Indian Summer by William D. Howells
When he entered the beautiful old garden, its benison of peace fell upon his tumult, and he began to breathe a freer air, reverting to his purpose to be gone in the morning and resting in it, as he strolled up the broad curve of its alley from the gate. He had not been there since he walked there with one now more like a ghost to him than any of the dead who had since died. It was there that she had refused him; he recalled with a grim smile the awkwardness of getting back with her to the gate from the point, far within the garden, where he had spoken. Except that this had happened in the fall, and now it was early spring, there seemed no change since then; the long years that had elapsed were like a winter between.
He met people in groups and singly loitering through the paths, and chiefly speaking English; but no one spoke to him, and no one invaded the solitude in which he walked. But the garden itself seemed to know him, and to give him a tacit recognition; the great, foolish grotto before the gate, with its statues by Bandinelli, and the fantastic effects of drapery and flesh in party-coloured statues lifted high on either side of the avenue; the vast shoulder of wall, covered thick with ivy and myrtle, which he passed on his way to the amphitheatre behind the palace; the alternate figures and urns on their pedestals in the hemicycle, as if the urns were placed there to receive the ashes of the figures when they became extinct; the white statues or the colossal busts set at the ends of the long, alleys against black curtains of foliage; the big fountain, with its group in the centre of the little lake, and the meadow, quiet and sad, that stretched away on one side from this; the keen light under the levels of the dense pines and ilexes; the paths striking straight on either hand from the avenue through which he sauntered, and the walk that coiled itself through the depths of the plantations; all knew him, and from them and from the winter neglect which was upon the place distilled a subtle influence, a charm, an appeal belonging to that combination of artifice and nature which is perfect only in an Italian garden under an Italian sky. He was right in the name which he mockingly gave the effect before he felt it; it was a debauch, delicate, refined, of unserious pensiveness, a smiling melancholy, in which he walked emancipated from his harassing hopes, and keeping only his shadowy regrets.

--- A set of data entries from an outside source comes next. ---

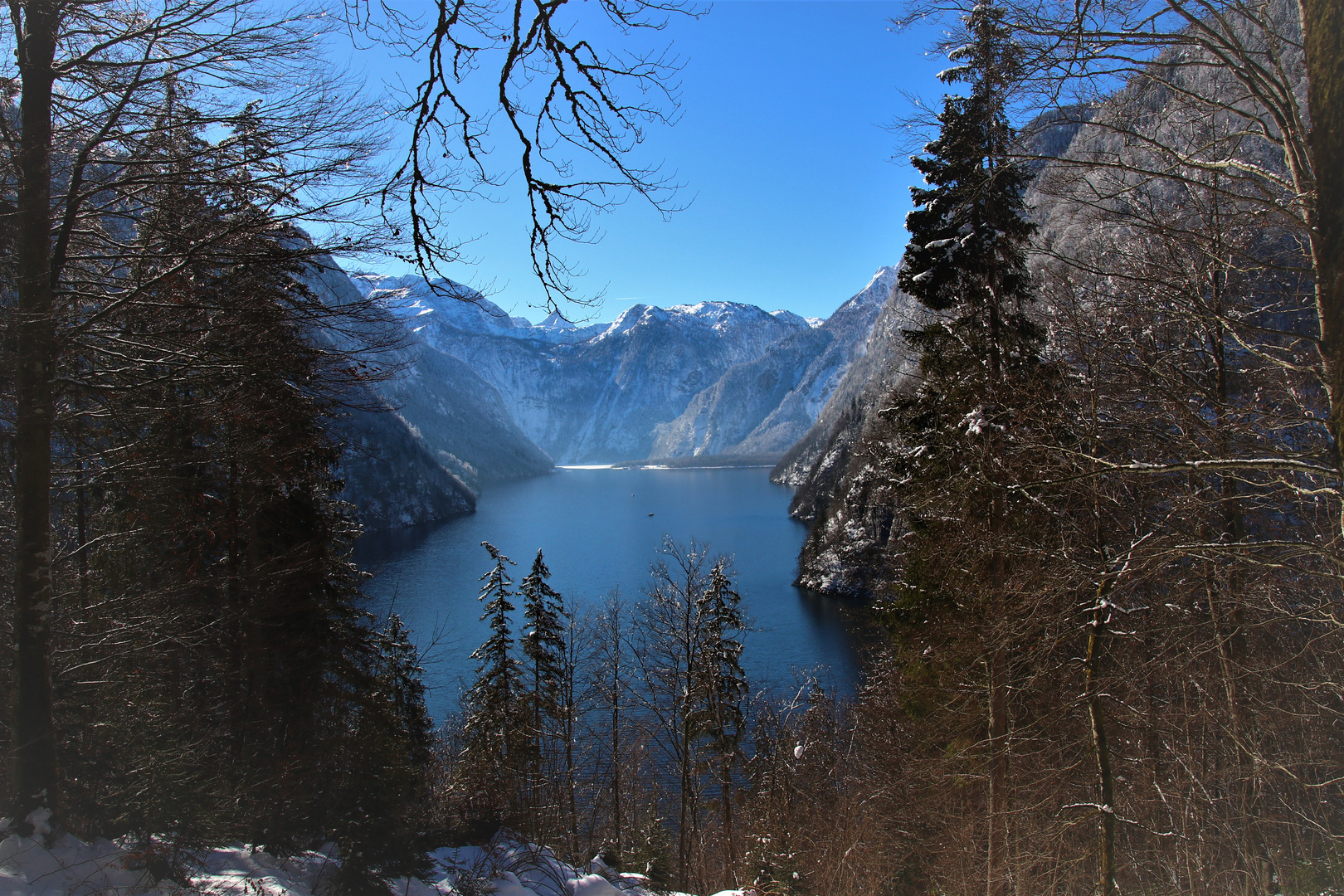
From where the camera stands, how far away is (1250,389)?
6.96 meters

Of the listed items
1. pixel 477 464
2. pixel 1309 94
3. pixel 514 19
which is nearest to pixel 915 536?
pixel 1309 94

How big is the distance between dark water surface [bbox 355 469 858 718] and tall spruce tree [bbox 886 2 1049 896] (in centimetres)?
977

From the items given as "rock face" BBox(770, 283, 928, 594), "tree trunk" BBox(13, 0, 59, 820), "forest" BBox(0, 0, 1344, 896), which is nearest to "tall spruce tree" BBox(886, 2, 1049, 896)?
"forest" BBox(0, 0, 1344, 896)

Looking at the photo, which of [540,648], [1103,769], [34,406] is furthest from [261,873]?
[540,648]

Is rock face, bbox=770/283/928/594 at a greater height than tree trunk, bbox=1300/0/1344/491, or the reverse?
tree trunk, bbox=1300/0/1344/491

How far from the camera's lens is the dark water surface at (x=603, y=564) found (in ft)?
102

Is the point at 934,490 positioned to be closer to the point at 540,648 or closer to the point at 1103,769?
the point at 1103,769

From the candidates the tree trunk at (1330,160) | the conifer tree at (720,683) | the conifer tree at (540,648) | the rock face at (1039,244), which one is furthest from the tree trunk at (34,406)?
the conifer tree at (540,648)

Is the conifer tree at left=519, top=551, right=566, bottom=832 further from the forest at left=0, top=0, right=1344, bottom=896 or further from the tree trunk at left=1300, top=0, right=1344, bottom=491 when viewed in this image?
the tree trunk at left=1300, top=0, right=1344, bottom=491

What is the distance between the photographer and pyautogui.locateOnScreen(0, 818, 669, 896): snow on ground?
149 inches

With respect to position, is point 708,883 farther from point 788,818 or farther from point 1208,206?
point 1208,206

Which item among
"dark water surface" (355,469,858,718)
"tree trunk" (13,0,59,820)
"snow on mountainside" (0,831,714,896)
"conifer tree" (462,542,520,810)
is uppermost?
"tree trunk" (13,0,59,820)

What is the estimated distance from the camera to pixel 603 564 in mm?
53031

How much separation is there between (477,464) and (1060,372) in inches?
7689
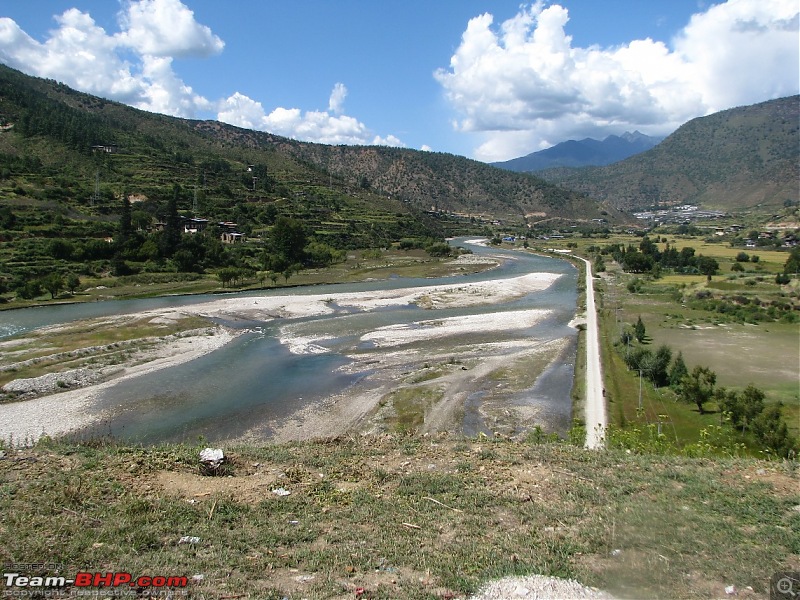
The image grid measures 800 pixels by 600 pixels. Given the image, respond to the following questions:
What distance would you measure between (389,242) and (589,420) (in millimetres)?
90440

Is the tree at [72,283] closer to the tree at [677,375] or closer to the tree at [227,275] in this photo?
the tree at [227,275]

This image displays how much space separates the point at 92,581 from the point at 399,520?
4613 millimetres

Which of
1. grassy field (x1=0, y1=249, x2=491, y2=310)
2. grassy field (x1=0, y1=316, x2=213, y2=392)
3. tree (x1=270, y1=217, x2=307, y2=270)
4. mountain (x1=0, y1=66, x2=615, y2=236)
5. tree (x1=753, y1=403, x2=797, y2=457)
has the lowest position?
tree (x1=753, y1=403, x2=797, y2=457)

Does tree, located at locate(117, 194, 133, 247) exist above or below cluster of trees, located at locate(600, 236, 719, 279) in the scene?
above

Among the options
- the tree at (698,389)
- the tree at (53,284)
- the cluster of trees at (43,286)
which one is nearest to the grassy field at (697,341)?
the tree at (698,389)

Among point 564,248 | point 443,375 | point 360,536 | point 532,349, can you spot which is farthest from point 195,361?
point 564,248

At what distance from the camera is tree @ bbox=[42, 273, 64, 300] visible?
50.9m

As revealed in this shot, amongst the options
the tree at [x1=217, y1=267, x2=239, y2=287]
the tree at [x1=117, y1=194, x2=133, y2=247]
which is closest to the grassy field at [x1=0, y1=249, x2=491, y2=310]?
the tree at [x1=217, y1=267, x2=239, y2=287]

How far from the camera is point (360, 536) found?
7.88 meters

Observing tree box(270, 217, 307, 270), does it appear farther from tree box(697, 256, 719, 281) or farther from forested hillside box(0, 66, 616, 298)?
tree box(697, 256, 719, 281)

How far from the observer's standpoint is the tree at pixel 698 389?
25581 millimetres

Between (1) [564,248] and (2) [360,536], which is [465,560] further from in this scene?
(1) [564,248]

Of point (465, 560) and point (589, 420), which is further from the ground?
point (465, 560)

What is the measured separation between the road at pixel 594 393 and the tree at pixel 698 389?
4301 millimetres
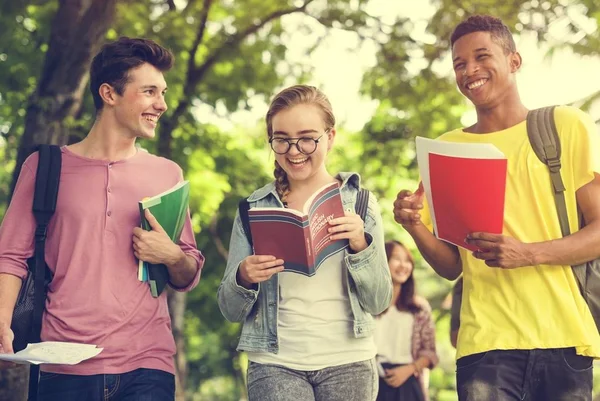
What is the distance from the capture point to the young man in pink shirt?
4.06 meters

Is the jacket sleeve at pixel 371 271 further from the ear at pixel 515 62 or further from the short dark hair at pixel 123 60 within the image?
the short dark hair at pixel 123 60

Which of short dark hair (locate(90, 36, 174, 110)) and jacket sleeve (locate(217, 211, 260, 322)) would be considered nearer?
jacket sleeve (locate(217, 211, 260, 322))

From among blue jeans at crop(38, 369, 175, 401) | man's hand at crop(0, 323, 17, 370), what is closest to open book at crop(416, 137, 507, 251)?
blue jeans at crop(38, 369, 175, 401)

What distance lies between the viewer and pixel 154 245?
411cm

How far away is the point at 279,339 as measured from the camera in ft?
12.9

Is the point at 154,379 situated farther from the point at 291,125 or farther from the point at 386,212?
the point at 386,212

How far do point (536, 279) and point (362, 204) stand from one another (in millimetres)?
795

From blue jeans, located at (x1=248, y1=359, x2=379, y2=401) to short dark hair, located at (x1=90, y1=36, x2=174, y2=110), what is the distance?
1.51 m

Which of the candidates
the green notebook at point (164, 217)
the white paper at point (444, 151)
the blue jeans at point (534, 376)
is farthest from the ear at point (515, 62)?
the green notebook at point (164, 217)

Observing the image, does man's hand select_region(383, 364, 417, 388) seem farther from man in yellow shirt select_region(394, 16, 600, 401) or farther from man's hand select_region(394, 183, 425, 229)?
man's hand select_region(394, 183, 425, 229)

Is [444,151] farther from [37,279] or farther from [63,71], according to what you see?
[63,71]

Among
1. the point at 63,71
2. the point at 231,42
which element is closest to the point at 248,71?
the point at 231,42

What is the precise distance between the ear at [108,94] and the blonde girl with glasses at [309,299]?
0.80m

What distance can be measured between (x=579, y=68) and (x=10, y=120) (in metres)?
7.26
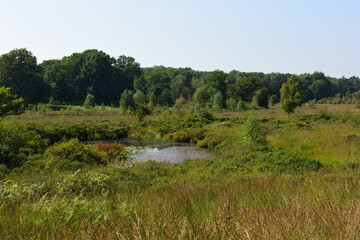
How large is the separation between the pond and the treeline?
18175 millimetres

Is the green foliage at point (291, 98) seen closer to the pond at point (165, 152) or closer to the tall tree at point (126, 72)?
the pond at point (165, 152)

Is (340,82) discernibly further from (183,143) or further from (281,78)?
(183,143)

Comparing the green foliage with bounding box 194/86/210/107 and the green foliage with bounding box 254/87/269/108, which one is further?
the green foliage with bounding box 194/86/210/107

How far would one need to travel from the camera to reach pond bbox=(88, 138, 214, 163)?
15884mm

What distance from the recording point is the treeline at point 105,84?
191 ft

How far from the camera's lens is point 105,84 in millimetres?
76688

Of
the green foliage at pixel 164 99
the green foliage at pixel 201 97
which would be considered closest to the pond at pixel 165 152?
the green foliage at pixel 201 97

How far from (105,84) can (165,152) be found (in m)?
62.7

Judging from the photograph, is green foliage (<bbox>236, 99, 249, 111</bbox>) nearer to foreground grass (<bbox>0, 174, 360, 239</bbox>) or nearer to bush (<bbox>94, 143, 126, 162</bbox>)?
bush (<bbox>94, 143, 126, 162</bbox>)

Colville did not care to scale the easy height from which you have the magnificent view, conscious of many photographs, of Florence. He wandered about the skirts of that silent meadow, and seeing himself unseen, he invaded its borders far enough to pluck one of those large scarlet anemones, such as he had given his gentle enemy. It was tilting there in the breeze above the unkempt grass, and the grass was beginning to feel the spring, and to stir and stretch itself after its winter sleep; it was sprinkled with violets, but these he did not molest. He came back to a stained and mossy stone bench on the avenue, fronting a pair of rustic youths carved in stone, who had not yet finished some game in which he remembered seeing them engaged when he was there before. He had not walked fast, but he had walked far, and was warm enough to like the whiffs of soft wind on his uncovered head. The spring was coming; that was its breath, which you know unmistakably in Italy after all the kisses that winter gives. Some birds were singing in the trees; down an alley into which he could look, between the high walls of green, he could see two people in flirtation: he waited patiently till the young man should put his arm round the girl's waist, for the fleeting embrace from which she pushed it and fled further down the path.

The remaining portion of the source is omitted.